Avec la toute récente série des éléments d'ordinateur mis au rebut et entassés sur des palettes, Valérie Belin semble s'éloigner des questions sur l'identité dont il vient d'être question, et se tourner de nouveau vers un rapport direct à l'objet. Ces accumulations d'unités centrales d'ordinateurs apparaissent comme des sortes de sculptures trouvées en équilibre fragile, dont l'artiste s'est contentée, pour plus de netteté, de retirer le film plastique qui les entourait et les tenant ensemble, avant de les photographier à la chambre. Mais curieusement, ce protocole en apparence direct est aussi ce qui contribue le plus à un effet d'illusion. Car les qualités de l'objet, de sa surface sont alors magnifiées et rehaussées par la précision de l'outil photographique, l'absence de grain qui donne aux épreuves la précision du dessin à la plume. Tout se passe comme si on avait  simplement relevé ces surfaces déjà composées et rythmées - des surfaces en quelque sorte photographiques, si bien que le statut de l'image devient une fois encore, mais pour des raisons différentes, incertain.

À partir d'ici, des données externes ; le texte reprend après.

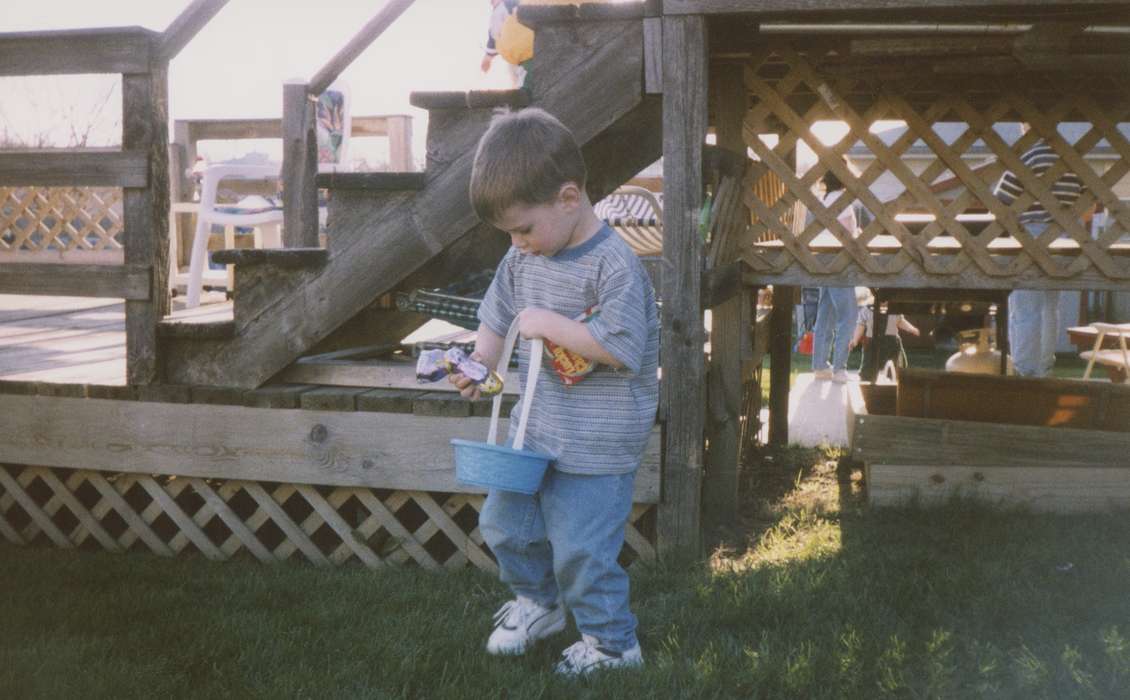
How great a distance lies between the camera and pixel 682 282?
3514mm

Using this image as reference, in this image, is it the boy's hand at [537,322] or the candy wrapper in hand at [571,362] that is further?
the candy wrapper in hand at [571,362]

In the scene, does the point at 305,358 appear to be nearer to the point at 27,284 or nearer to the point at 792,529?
the point at 27,284

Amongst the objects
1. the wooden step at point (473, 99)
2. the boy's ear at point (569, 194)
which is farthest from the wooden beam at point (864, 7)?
the boy's ear at point (569, 194)

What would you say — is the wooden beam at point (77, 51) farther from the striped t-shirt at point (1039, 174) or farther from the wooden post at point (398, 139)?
the wooden post at point (398, 139)

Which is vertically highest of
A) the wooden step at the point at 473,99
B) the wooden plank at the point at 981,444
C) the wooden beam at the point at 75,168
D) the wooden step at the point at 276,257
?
the wooden step at the point at 473,99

L'objet en volume, comme dans le cas des paquets de chips, devient une simple surface imprimée, qui révèle son caractère d'image industrielle et non son existence en tant qu'objet de consommation.

Valérie Belin, 2006

Mais à la différence des paquets de chips, le détail de l'image ne révèle rien d'autre que la surface, dans ses moindres détails, les reflets sur les parties métalliques, par exemple. La surface n'a pas de secret, pas d'épaisseur qui trahirait une histoire. Elle est lisse et vide, aussi inerte que la machine réduite au silence. Le retour à l'objet se fait ici d'une manière radicale, sans récit ni violence, dans un formalisme assumé: What you see is what it (the view camera) sees..."

Régis Durand, L'excès et le reste, Essais sur l'expérience photographique 3, Editions de la Différence, 2006.